Story
Bone Flute tells stories. These range from science communication – when my collaborator, surgeon Rudolph Venter spoke at the AIAIA exhibition opening about my ability to tell stories about his work so that non-specialist audiences understand it, he’s referring to that aspect of its storytelling – to the stories the art object tells (about mortality and celebration of life), and my personal life story as a hospital patient woven into this art-research project.
One of the ways in which I see my work as an artist and a researcher is as an act of storytelling. Stories can be told in many ways: through spoken word, in person, through text and image, and – my personal favourite – through objects. As well as making my own objects, and having my art and design work selected for exhibition by others, I’ve staged my own exhibitions of my work, and I have worked as a curator selecting work by other artists, designers, scientists, technologists and the public for exhibitions along a theme.
On my first visit to Rudolph’s laboratory at Tygerberg I was there as an artist and researcher, to discuss his work and the creative project I wanted to use his processes to make, but I was also there as a patient. A few months previously, I had injured my hip while running. I’d run a difficult course on a mountainside, in the rain, and later that night in bed my right hip and thigh were hot and stiff. I had several sessions with a physiotherapist, and was waiting to see if the injury would heal by itself, but it wasn’t going away. I suspected it may be a labral injury, but a scan would help to diagnose it. I asked Rudolph if he could help me book a scan, and so before I saw him, my first stop was at the patient registration window on the ground floor to get myself registered on Tygerberg’s system. After I’d met with Rudolph at his laboratory, he directed me to where I needed to drop off my forms to book an MRI scan. As a public health patient, it would be a wait of several months to receive it.
I’d injured my hip within the first few months of starting my fellowship, and had my MRI scan, which fed into my plans for my work, several months after that. A few months before the end of my fellowship, I was brought back into the hospital for further scans as a patient – a different hospital this time, and for a different purpose. This time, it was for CAT scans, and I wasn’t in any position to choose otherwise.
My GP had booked me for a colonoscopy, based in part on a family history of cancer – my grandfather had died long before I was born, before my own father was an adult, of colon cancer, at 49, one year older than I was now. My parents had never spoken about us children having an inherited cancer risk, but as I started to reach the same age as my grandfather, and as my partner fell pregnant and I was set to become a father myself for the first time, I started to think about it – and so I came to be sitting with my partner, soon after coming out of sedation following the examination, in front of a surgeon’s desk as he explained that they had found a large tumour almost completely blocking my colon. I was sent for a CAT scan the next day to see whether the cancer extended beyond the parts the doctor could see.
Fortunately, the CAT scan showed the tumour contained to my colon, and it was operable. A week later I was on the surgeon’s operating table, where they removed twenty centimetres of my colon and connected the ends back together again. It was done via laparoscopy, cameras and instruments inserted through several small incisions in my abdomen, in addition to one larger cut above my pubic bone at the main site of the operation.
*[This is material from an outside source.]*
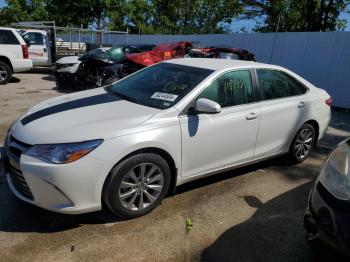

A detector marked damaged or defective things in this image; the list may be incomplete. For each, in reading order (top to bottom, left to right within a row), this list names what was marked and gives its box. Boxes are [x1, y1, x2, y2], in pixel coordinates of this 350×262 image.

damaged white suv [2, 58, 330, 218]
This larger cut is almost identical to the bikini-line scar left by a Caesarian. Six months later, I found myself in the same operating theatre at the same hospital, though this time it was my partner on the table. I was holding her hand, and we were singing together as our son Ira was born through emergency C-section, lifted out through a matching incision in her abdomen.
My own surgery took place on the same day that the simulated operation on my Bone Flute was first due to take place in Rudolph’s laboratory. I had to cancel this initial appointment with Rudolph and Alessandro after I received the results of my colonoscopy. It had taken a long time to find a date that worked for all three of us (and my partner as the fourth) and I was loath to cancel it. It would be another two months before we could reconvene, just in time to complete the flute for exhibition. As it was, on the same day I was first due to drill holes into a replica of my own femur, it was instead my body that was pierced by the surgeon’s instruments, on an operating table in another hospital in the same city.
By the time of my diagnosis, I had taken up private health insurance for the first time in my life, encouraged by my partner. This meant that there was a very short time between my diagnosis and my operation. If I had still been in the public healthcare system, it might have been much longer – and if I had wanted it to take place sooner, it would have cost a great deal of money. Instead, I could get top-quality care, in a comfortable hospital with good facilities, almost immediately. And this may have saved my life.
Something else that supported my recovery was the resonance between my art-research project and this sudden internal accident which had brought me as a patient into the same field I was creating and researching in. My diagnosis did not bring me suddenly into the hospital and into contact with medical technologies from a place outside of this realm: I was already immersed in it. It felt meaningful – this was a story, there was something in it that made sense. And that feeling of meaningfulness can, I think, be a powerful support through a difficult time, as the next few months proved to be.
My engagement as a researcher and artist, working from a professional position, in collaborative, equitable relationships with medical workers, and with a public exhibition to come as a platform for sharing my work, I think gave me power as a patient which might otherwise have been harder for me to feel. I had already exercised choice as a patient in selecting the type of scan for my hip. When I first learnt that a tumour had been identified in my bowels, I wanted to hear from the surgeon his experience, and his approaches to my surgery. He was willing and able to share this with me. In retrospect he was still exercising his legitimate power as a doctor in how he led me, the patient, into unfamiliar terrain. Reading Kneebone on what he learnt as a doctor, he recounts taking a patient gradually into the world they are entering through sudden diagnosis, as my surgeon did: it was one step at a time, first surgery, and chemotherapy may not be needed. After the surgery, the biopsy – and now chemotherapy is advised.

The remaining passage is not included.